= Gene Bellinger =

American organizational theorist

Gene Bellinger (born March 9, 1948) is an American organizational theorist, systems thinker, and consultant, known for his work on systems thinking and knowledge management.

Bellinger obtained his BS in Physics and Computer Science from the Miami University in 1975, where he had started his studies in 1971. He started his career in industry and was Marketing Manager at Honeywell from 1983 to 1992. He started as independent consultant in 1992 working in the field of knowledge management, and from 1997 to 2005 manager Operations & Finance at the management consultancy firm Outsights. In 2009 he started the Systems Thinking World initiative, which he hosts ever since.

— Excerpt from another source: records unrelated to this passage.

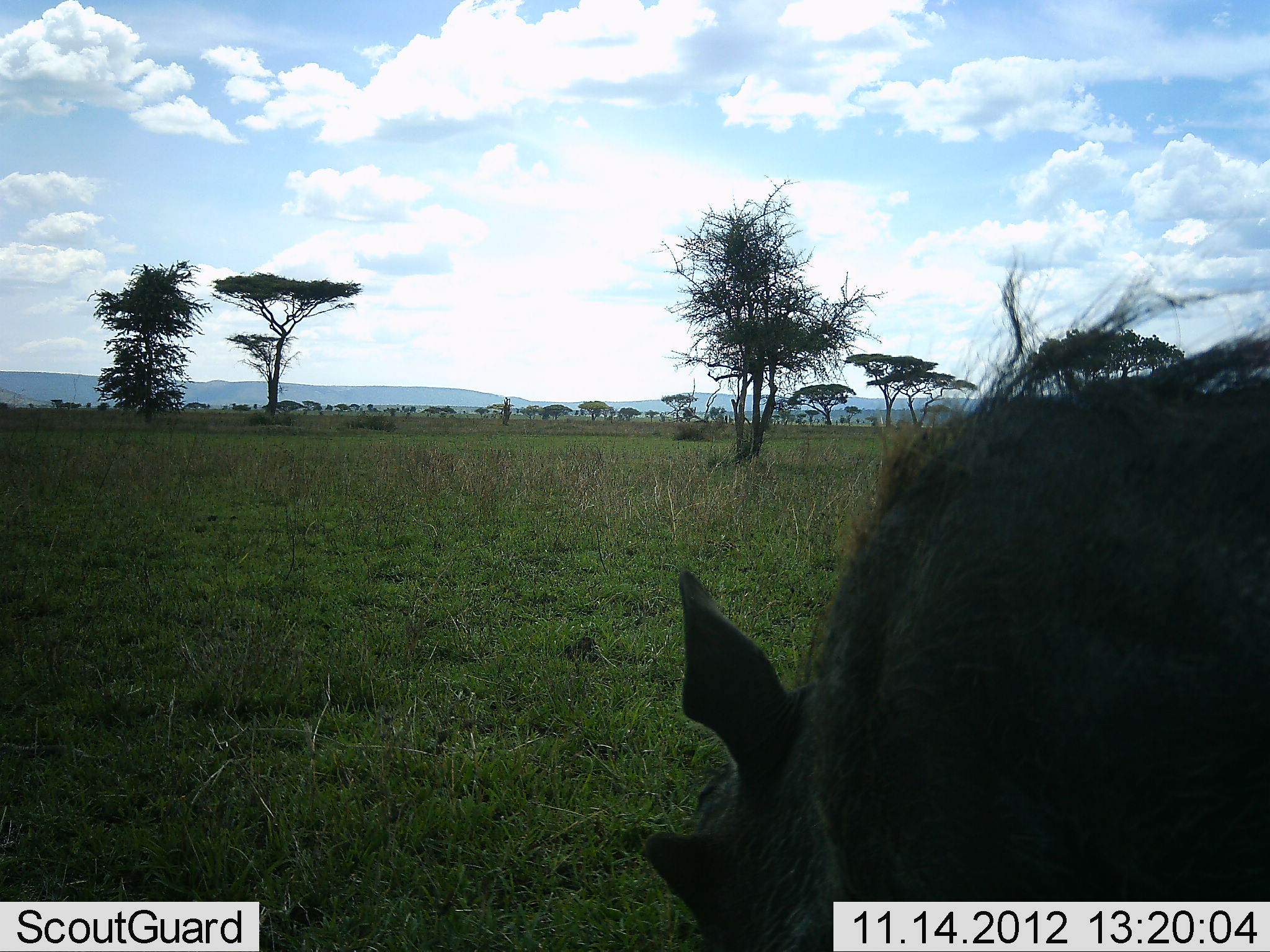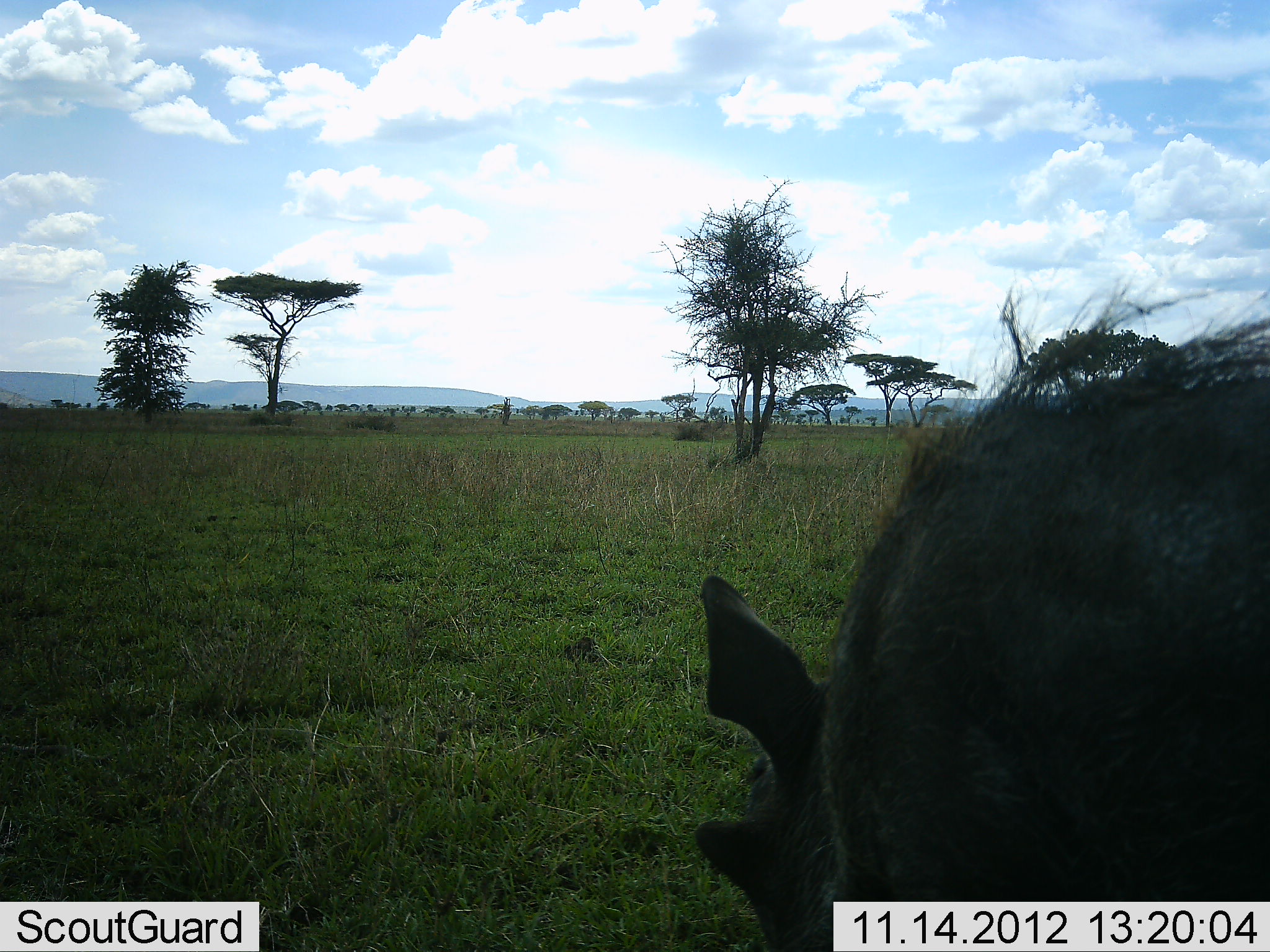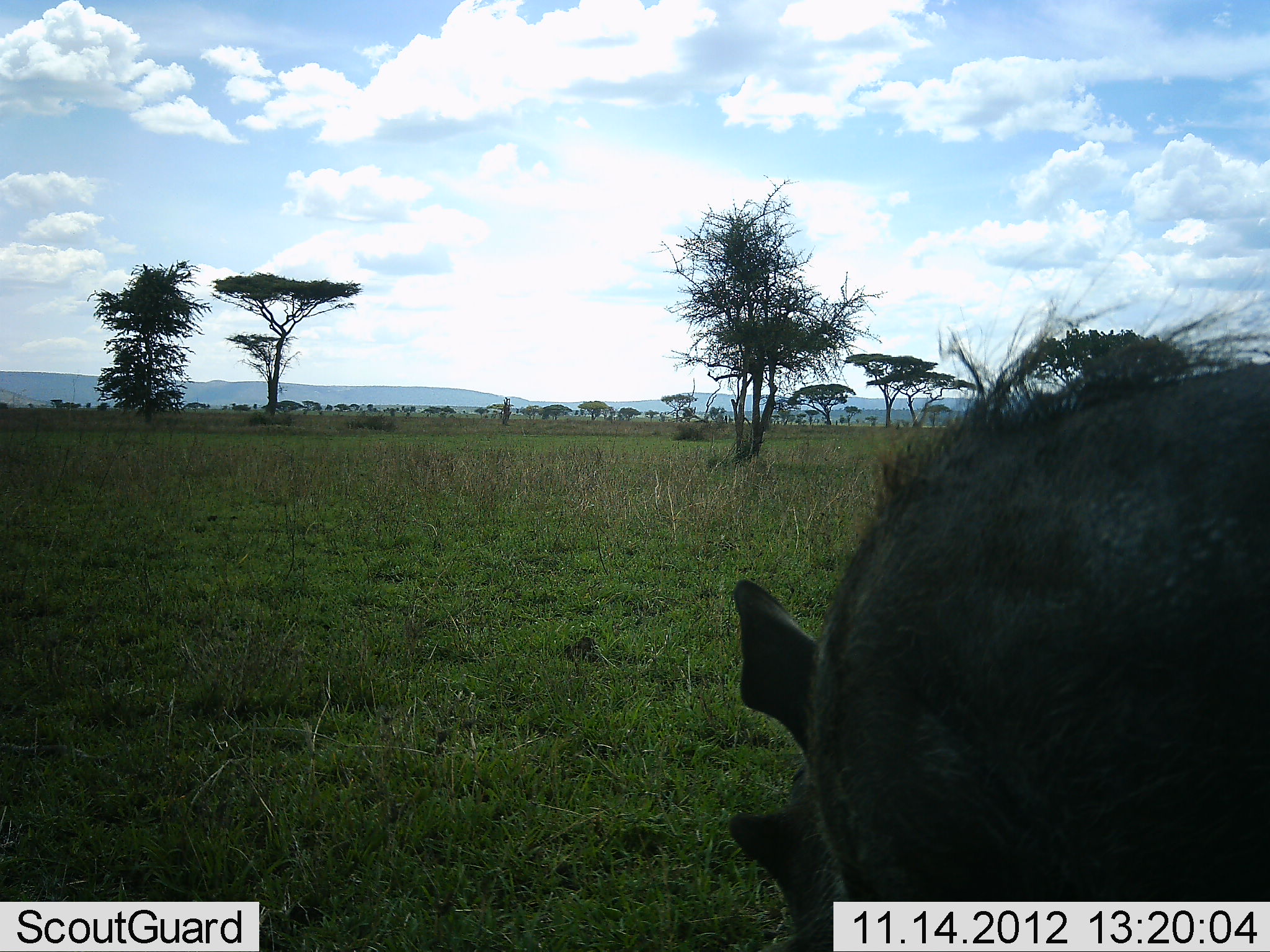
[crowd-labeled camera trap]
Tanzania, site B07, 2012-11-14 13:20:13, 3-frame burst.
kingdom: Animalia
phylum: Chordata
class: Mammalia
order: Artiodactyla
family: Suidae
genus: Phacochoerus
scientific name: Phacochoerus africanus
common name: warthog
Warthog (Phacochoerus africanus), count 1. Behavior (volunteer vote fractions): standing 40%, resting 0%, moving 10%, interacting 0%. Young present (vote fraction): 0%. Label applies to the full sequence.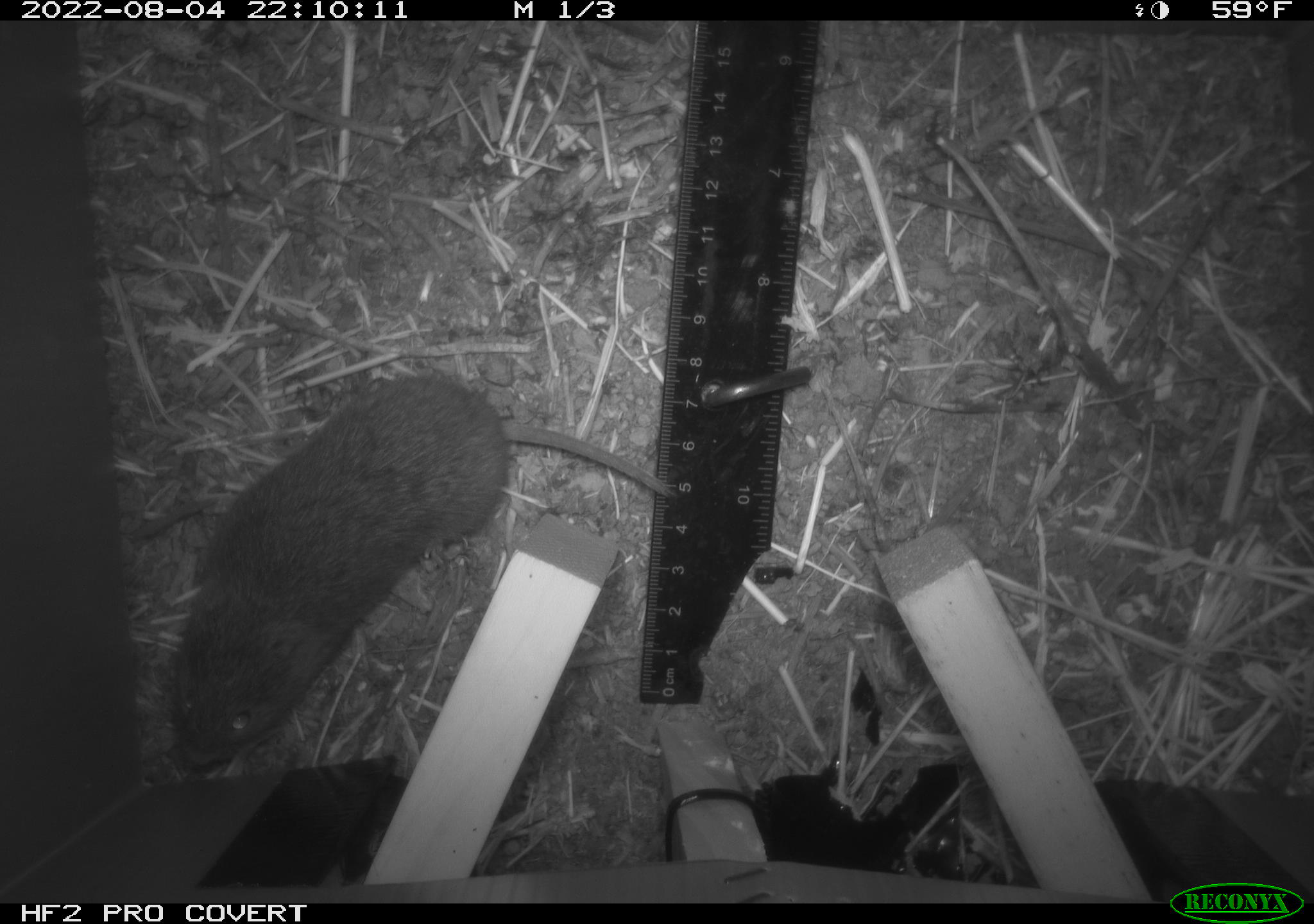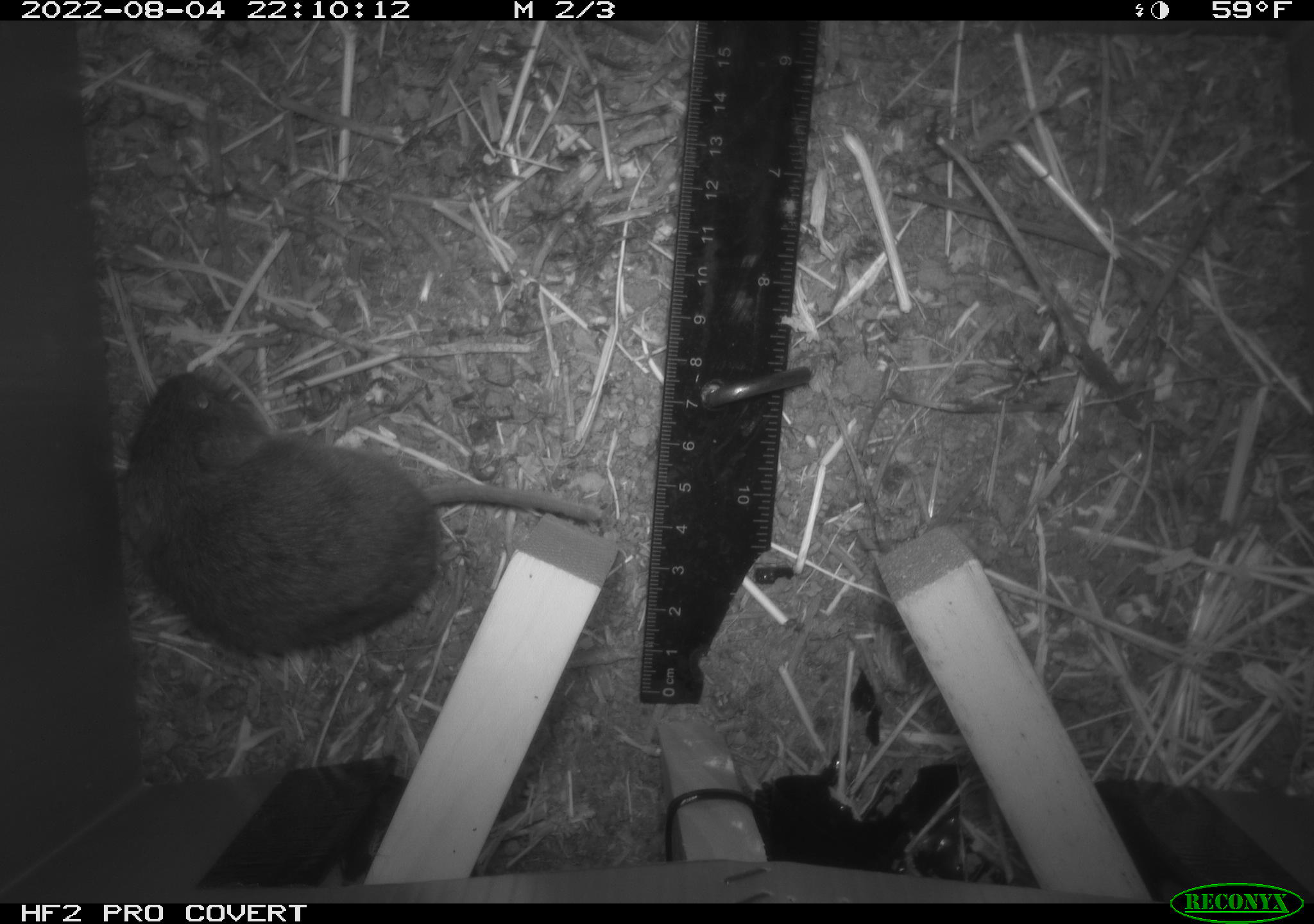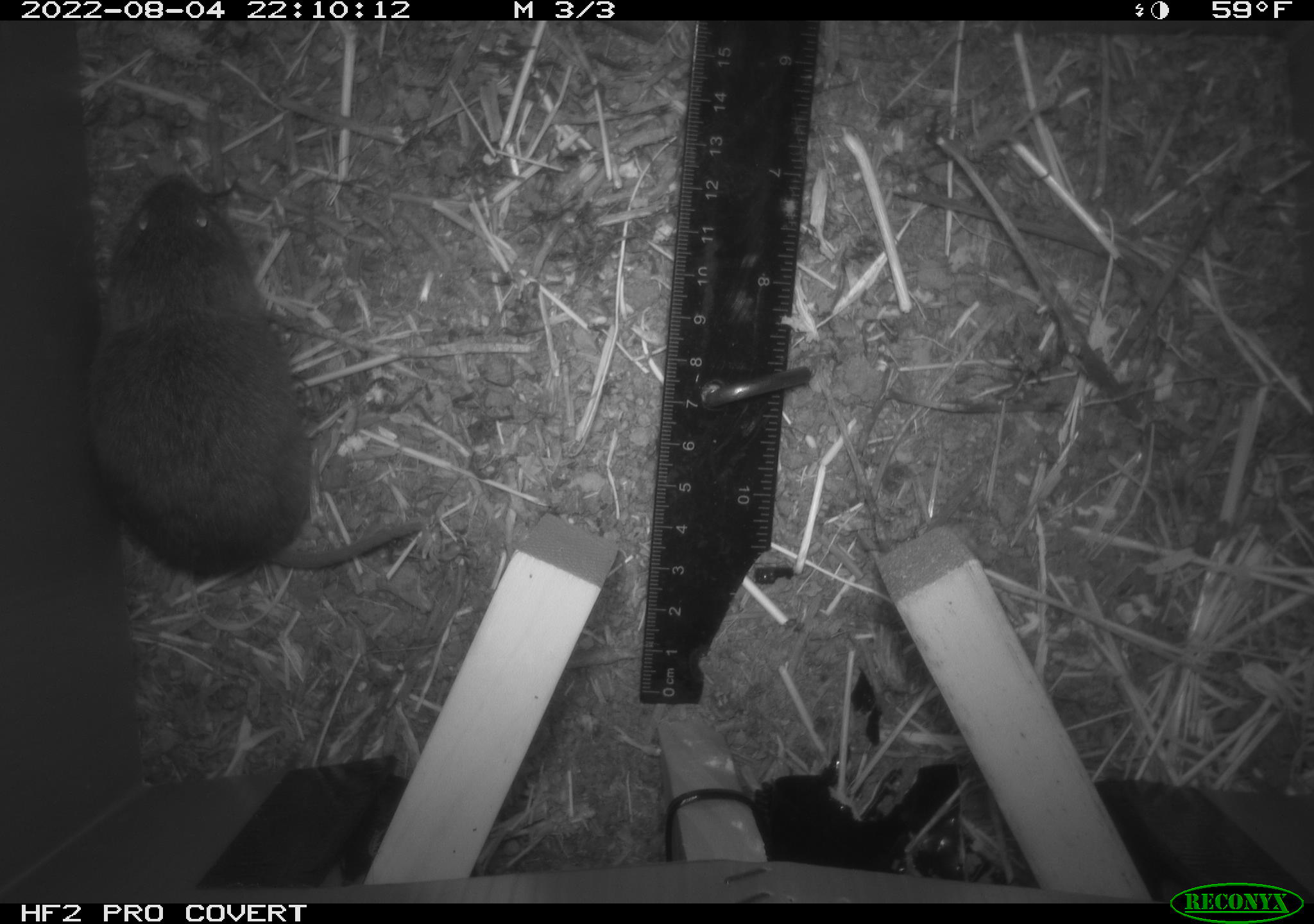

== Selected publications ==
- Bellinger, Gene and Scott Fortmann-Roe, Beyond Connecting the Dots: Modeling for Meaningful Results, 2013.

Articles, a selection:
- Bellinger, Gene. "Systems thinking, an operational perspective of the universe." Systems University on the Net 25 (1996).
- Bellinger, Gene, Durval Castro, and Anthony Mills. "Data, information, knowledge, and wisdom ." 1997/2004.
- Bellinger, Gene. "Knowledge management—Emerging perspectives." Systems thinking (2004).
- Bellinger, Gene, Durval Castro, and Anthony Mills. "Data, Information, Knowledge, and Wisdom (2004)." Available at: www. systems-thinking. org/dikw/dikw. htm (accessed: 5 February 2006) (2006).